Ah OK, I was not aware of this. Does this have any impact on package managers like Chocolatey that pull the installer? Do Chocolatey users ever request installation of a version prior to the current?
I don’t object to the installation procedures, and thank you for writing such a thorough document on this. However, what I’m questioning is that the current “Stable Windows install packages” link goes to a directory four levels above the actual files. From your description above, there will only ever be four files below this root as we’re not preserving past releases. So a Windows user has to click four times to reach a leaf directory containing a single file and then a fifth time to download the file. Could we not just skip the hierarchy and link directly to the leaf files?
I’m not sure which Linux releases you’re referring to, as all the Linux links on that page seem to go to external distro pages.
In case I wasn’t clear, I meant preserve the same directory hierarchy in terms of where the files are stored, but just have links on the download page that go straight to the files.
Actually there are/will be six files under stable and another six under development since we started deploying also the CMake Debug builds after the latest release.

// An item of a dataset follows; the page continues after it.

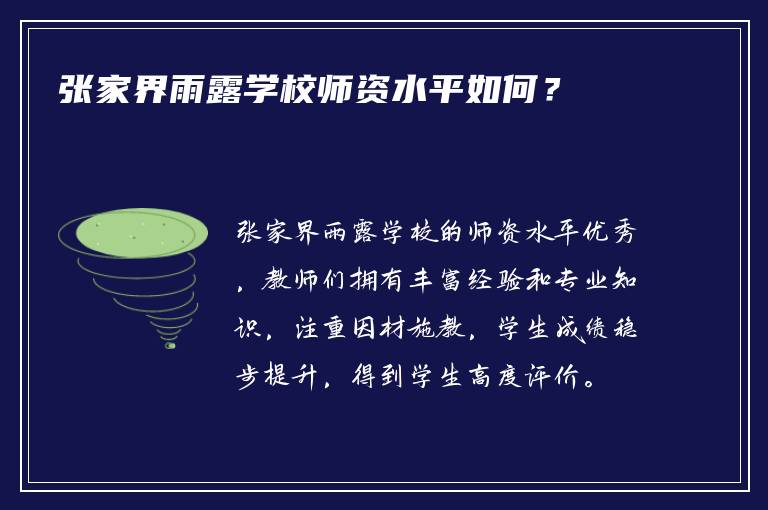 张家界雨露学校师资水平如何？

张家界雨露学校的师资水平优秀，教师们拥有丰富经验和专业知识，注重因材施教，学生成绩稳步提升，得到学生高度评价。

I will update New simplified installation procedure on Windows to reflect this.
Absolutely. I’m in favor of that.
Ah, I see. I misread. I was referring to the actual directory structure which is similar for Linux and Windows.
Why are we deploying both MSBuild and CMake installers? I understand where we the maintainers are at, but what decision is a user meant to make here? I.e. if I’m a user and I see a 32-bit debug MSBuild installer and a 32-bit debug CMake installer, how am I supposed to choose between them?
IMHO the build system chaos should not be exposed to users and we should simply be offering four installers:
The MSBuild builds are more complete in terms of functionality, but don’t come with an installer, contain no header files and perhaps have other shortcomings. I’ve seen issues where users install both of them on top of each other to compensate for this.
I don’t know. I feel like a user myself in that sense. If we knew the exact differences between them, mabye we could make better recommendations. I’m planning to do a more detailed investigation of this and present it in a way that will be useful for us when we try to make the CMake builds:
More complete than the MSBuilds so we can stop building using MSBuild.
As complete as version 2.38 so we can encourage downstream package managers to upgrade.
That seems reasonable from an outside perspective, but whichever 32-bit build we chose to expose will lack things that the one we don’t expose has.
Wow, this is some truly bizarre behavior that we’ve managed to train users into thinking is normal.
Should I shelve some of my other work and focus on aligning the two builds and/or fixing the CMake build? I did not fully grasp the scope of the dire situation Windows builds are in.
I’d certainly enjoy your company on the dark side. I’m pretty sick of Windows weirdness. ATM, I’ve left it though and rebooted in Linux mode trying to learn the code base by debugging Segmentation fault when running test example neatopack.c (#1800) · Issues · graphviz / graphviz · GitLab. I think you should finish what you are doing first. Personally I don’t like context switching too much. Also, even though the state of the Windows builds is not optimal, the lion part of users just want to run dot which is possible using any of them.